In fact, the Japanese have licensed a Shittake extract called Lentinan as an anti-cancer drug. It’s shown promising effects on bowel, liver, stomach, lung, and ovarian cancers.
Apparently, Lentinan stimulates the production of T lymphocytes and natural killer cells.
Proponents of mushrooms like the shittake and others collectively call these fairly mysterious anti-viral and immuno-enhancing compounds Host Defense Potentiators (HDP).
While the proof of their powers isn’t conclusive yet, I’m willing to make a small leap of faith and continue to include these ‘shrooms in my diet.
Ways to eat them: Chopped up and thrown into spinach salads or an omellete.
How much to eat: 3 ounces per week
Off to the Grocery Store
You might think some of my recommendations as to quantity are unrealistic or just plain hard to achieve. That’s okay. Do the best you can. It’s like when complete newbies ask me how often they have to train to get into a reasonable semblance of shape.

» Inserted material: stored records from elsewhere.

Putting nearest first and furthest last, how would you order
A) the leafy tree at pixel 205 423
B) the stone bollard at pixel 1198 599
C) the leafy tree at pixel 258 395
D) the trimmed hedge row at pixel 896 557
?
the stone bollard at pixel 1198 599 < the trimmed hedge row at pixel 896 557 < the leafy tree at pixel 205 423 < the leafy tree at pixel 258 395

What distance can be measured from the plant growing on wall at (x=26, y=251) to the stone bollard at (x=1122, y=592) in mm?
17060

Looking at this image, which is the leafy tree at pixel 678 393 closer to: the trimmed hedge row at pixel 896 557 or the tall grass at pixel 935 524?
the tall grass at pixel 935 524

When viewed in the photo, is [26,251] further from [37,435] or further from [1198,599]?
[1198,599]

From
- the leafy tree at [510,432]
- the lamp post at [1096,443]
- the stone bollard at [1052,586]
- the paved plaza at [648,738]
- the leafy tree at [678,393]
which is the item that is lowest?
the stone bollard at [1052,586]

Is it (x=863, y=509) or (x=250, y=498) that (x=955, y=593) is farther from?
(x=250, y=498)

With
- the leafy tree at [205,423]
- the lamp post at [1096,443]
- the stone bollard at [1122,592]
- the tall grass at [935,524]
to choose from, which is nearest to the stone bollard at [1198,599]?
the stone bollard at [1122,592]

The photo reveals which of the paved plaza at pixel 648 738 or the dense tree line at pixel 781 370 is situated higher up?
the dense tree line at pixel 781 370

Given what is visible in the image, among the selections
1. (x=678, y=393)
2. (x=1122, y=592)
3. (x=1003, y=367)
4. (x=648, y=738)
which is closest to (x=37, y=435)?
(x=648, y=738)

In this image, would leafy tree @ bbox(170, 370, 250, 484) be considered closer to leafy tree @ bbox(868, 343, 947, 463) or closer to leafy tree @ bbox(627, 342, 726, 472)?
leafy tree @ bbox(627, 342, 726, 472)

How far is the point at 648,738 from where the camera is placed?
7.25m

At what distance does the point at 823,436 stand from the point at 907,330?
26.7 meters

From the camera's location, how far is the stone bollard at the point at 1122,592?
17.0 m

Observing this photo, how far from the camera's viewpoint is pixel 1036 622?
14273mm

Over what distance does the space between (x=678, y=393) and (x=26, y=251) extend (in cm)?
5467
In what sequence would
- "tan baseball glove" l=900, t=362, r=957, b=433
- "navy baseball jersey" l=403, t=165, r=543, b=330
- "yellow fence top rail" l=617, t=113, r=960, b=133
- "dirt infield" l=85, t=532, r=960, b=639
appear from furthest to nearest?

I tell them once a week is better than zero times a week; twice a week is better than once a week; three times a week is better than twice a week….
The same goes for my dietary recommendations. Eat the foods on the list as often as you can. Once a week is better than zero times a week; twice a week is better than once a week….
Of course, the better you adhere to the training program or the nutritional program, the greater are the rewards, be they in physique, athletic ability, or iron-clad health.
- Luoma, TC, Luoma’s Big Damn Book of Knowledge, Penguin Books, 30th edition, 2005.
- Pratt, Stephen, M.D., and Matthews, Kathy, SuperFoods, Harper, 2004.